« Robots tueurs ». Que seront les soldats de demain ?

Robots tueurs, que seront les soldats de demain ? par Brice Erbland

Le déploiement de l’intelligence artificielle au service de la défense suscite de nombreux débats sur l’emploi des systèmes d’armes létaux autonomes (SALA) ou « robots soldats », termes préférés à celui de « robots tueurs ». Brice Erbland – officier dans l’armée de Terre, pilote d’hélicoptère et auteur d’un témoignage de ses engagements « Dans les griffes du Tigre » – constate cependant que les discussions sont essentiellement d’ordre juridique et éthique, mais intègrent peu la dimension empirique du soldat. 

« …ni le philosophe ni le programmeur ne connaissent le combat… Or, l’éthique du combat requiert une part empirique pour être complètement appréhendée. » 

Avec le développement et l’utilisation présupposés de SALA, Brice Erbland lance une réflexion sur la question du comportement humain au combat et son équivalent en robotique militaire, pour accompagner au mieux cette évolution en cours. En s’appuyant sur son expérience opérationnelle, l’auteur s’attache à déterminer si ces systèmes seront seulement capables de remplacer ou à défaut d’accompagner les soldats humains en opérations. 

L’emploi du SALA en accompagnement des soldats 

Dans la première partie de son ouvrage, Brice Erbland défend l’utilisation du SALA en accompagnement de soldats humains. La notion « d’acceptabilité morale du combat est basée sur la réciprocité du danger assumée par les combattants : le pouvoir de donner la mort exige le risque de mourir en retour ». Il insiste également sur la nécessité d’inclure le robot soldat dans un contexte opérationnel fait de décisions humaines. En effet, la planification et la conduite des opérations seront avant tout décidées par un état-major. Les ordres qu’elle recevra seront réfléchis par un chef tactique qui devra envisager tous les cas non-conformes. 

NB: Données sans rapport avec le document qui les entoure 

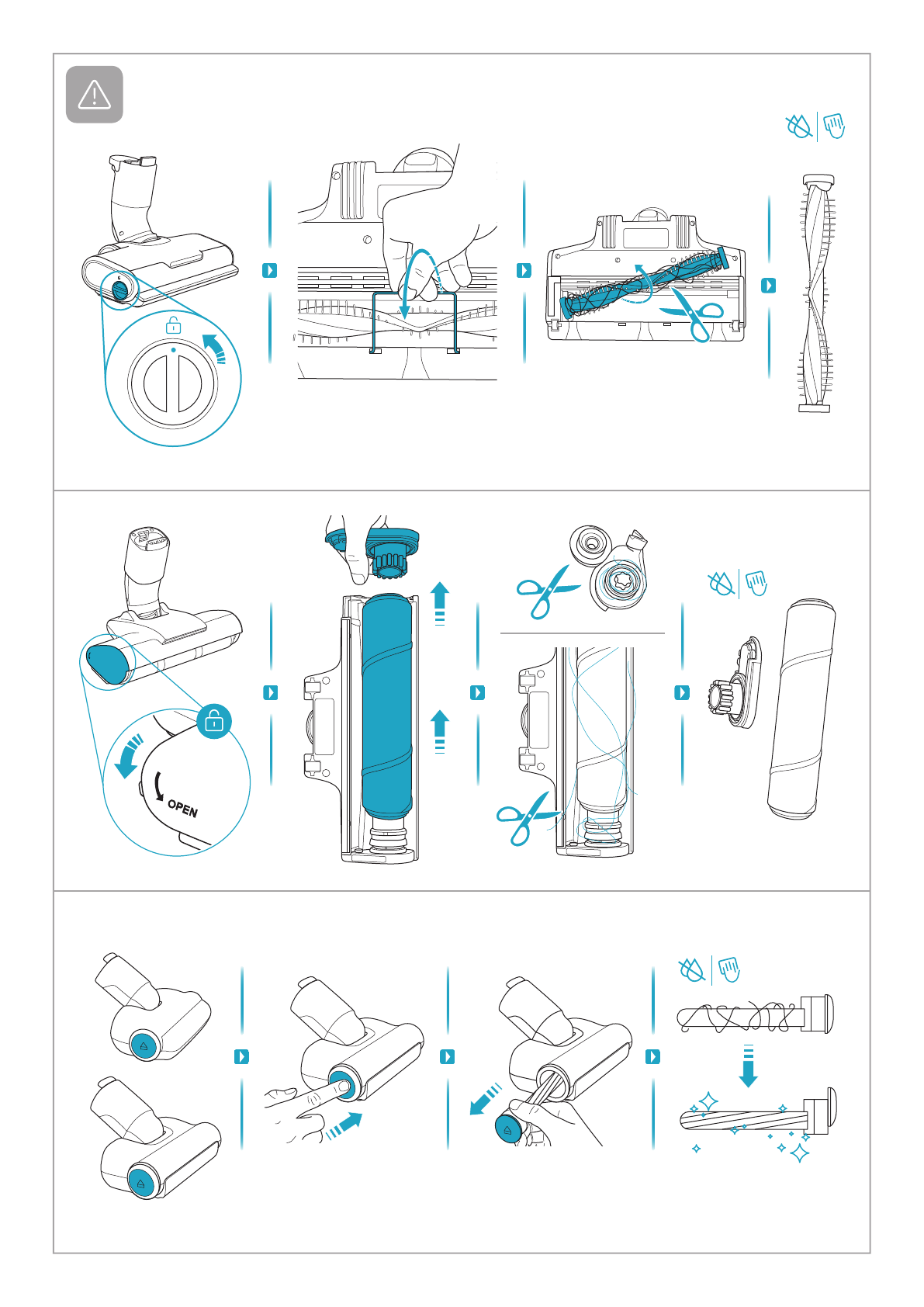 OPEN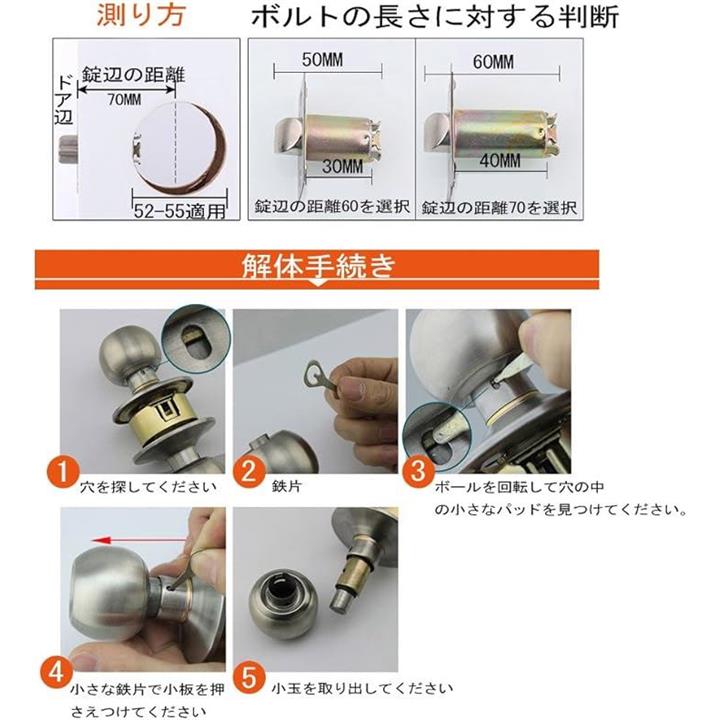 測り方

ボルトの長さに対する判断

ドア辺

錠辺の距離

70MM

52-55適用

50MM

30MM

錠辺の距離60を選択

60MM

40MM

錠辺の距離70を選択

解体手続き

1 穴を探してください

2 鉄片

3 ボールを回転して穴の中の小さなパッドを見つけてください。

4 小さな鉄片で小板を押さえつけてください

5 小玉を取り出してください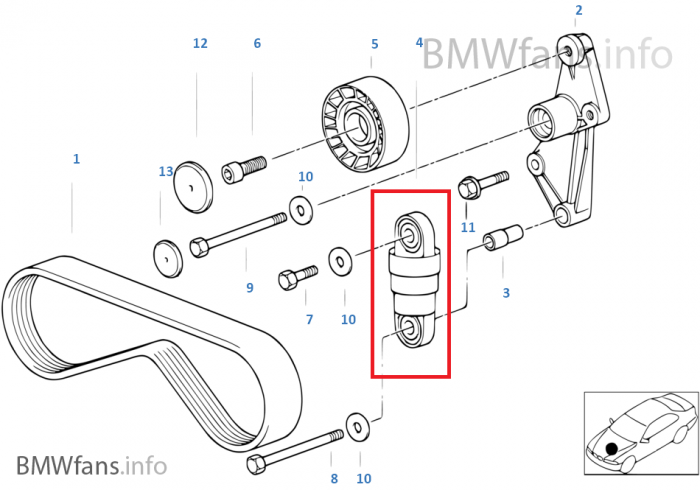 2
12
6
5
4
BMWfans.info
1
13
10
11
9
3
7
10
BMWfans.info
8
10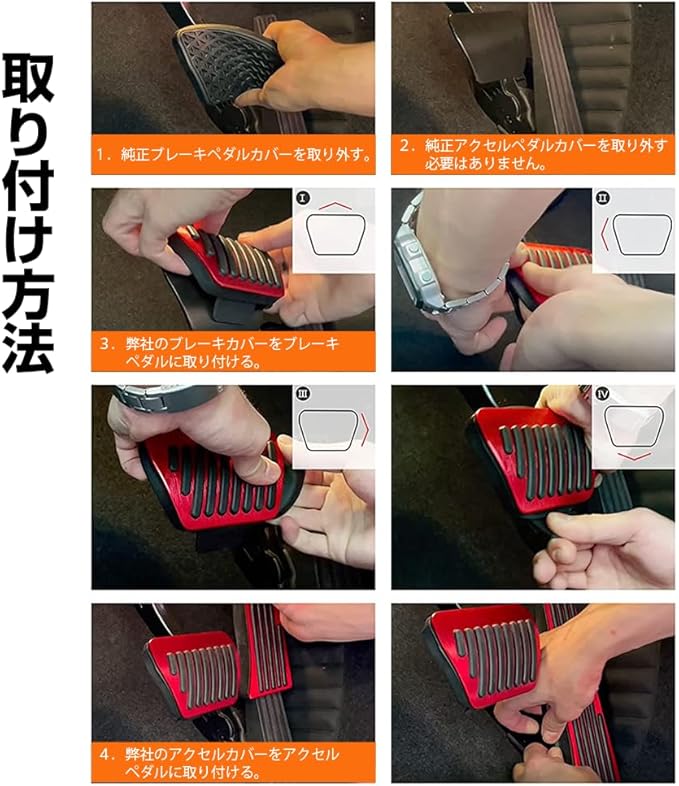 取り付け方法

1．純正ブレーキペダルカバーを取り外す。

2．純正アクセルペダルカバーを取り外す必要はありません。

I

II

3．弊社のブレーキカバーをブレーキペダルに取り付ける。

III

IV

4．弊社のアクセルカバーをアクセルペダルに取り付ける。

Émotions vs algorithmes : analyse comparative du soldat et du SALA

Brice Erbland poursuit sa réflexion avec l’étude des vertus et faiblesses du combattant et leur équivalent pour un SALA. Un robots soldats pourra paraître moralement plus stable qu’un homme, puisqu’il sera dépourvu de vengeance et des effets négatifs de la distanciation. Néanmoins, le discernement émotionnel, une qualité développée chez le soldat humain au cours de la guerre, ne peut être programmé. C’est sur cette dernière vertu que l’auteur établit la principale différence entre l’homme et la machine. 

Programmation d’une éthique artificielle 

Dans la troisième partie, l’auteur explique le processus de prise de décision humain pour ensuite proposer un module de raisonnement éthique et artificiel du SALMA (système d’arme létal moralement autonome). Une partie davantage technique pour énoncer la complexité pour les ingénieurs de traduire en logiciel les capacités émotionnelles du soldat humain. 

Éclairer l’innovation de défense par des idées nouvelles 

Dans le contexte d’anticipation des menaces du futur, la dernière partie de l’ouvrage sur « Ce que nous apprends la littérature », souligne l’intérêt de la science-fiction dans la définition d’opérations prospectives. Naturellement, celle-ci fait écho à la création de la « Red Team » – cellule composée de futurologues et auteurs de science-fiction – dont l’objectif est d’orienter les efforts d’innovation en imaginant des solutions permettant de se doter de capacités disruptives. 

Brice Erbland offre un ouvrage où expérience professionnelle, approche technique et réflexion éthique se combinent pour offrir une analyse structurée, instructive et pertinente. Un sujet auquel il vaut mieux réfléchir plutôt que s’y opposer par principe en vue de :

  • tenter dès aujourd’hui de fixer les limites nécessaires pour que de tels systèmes soient utilisables,
  • anticiper toutes les dérives possibles que certains pourraient vouloir exploiter 
  • être capable de discerner le juste besoin militaire. 

L’auteur termine, in fine, en exprimant quelque réserve personnelle : 

« Je reste intimement convaincu des limites éthiques à fixer à l’emploi de ces machines, et j’avoue penser au fond de moi qu’il serait préférable de ne pas les créer. »

Je conseille la lecture de cet ouvrage a tous ceux qui souhaitent comprendre les enjeux de l’innovation dans la défense basés sur l’expérience opérationnelle. Un sujet que je développe également dans le cadre de ma thèse professionnelle axée sur l’accompagnement et l’intégration d’une innovation garante de l’expérience utilisateur (UX) du fantassin.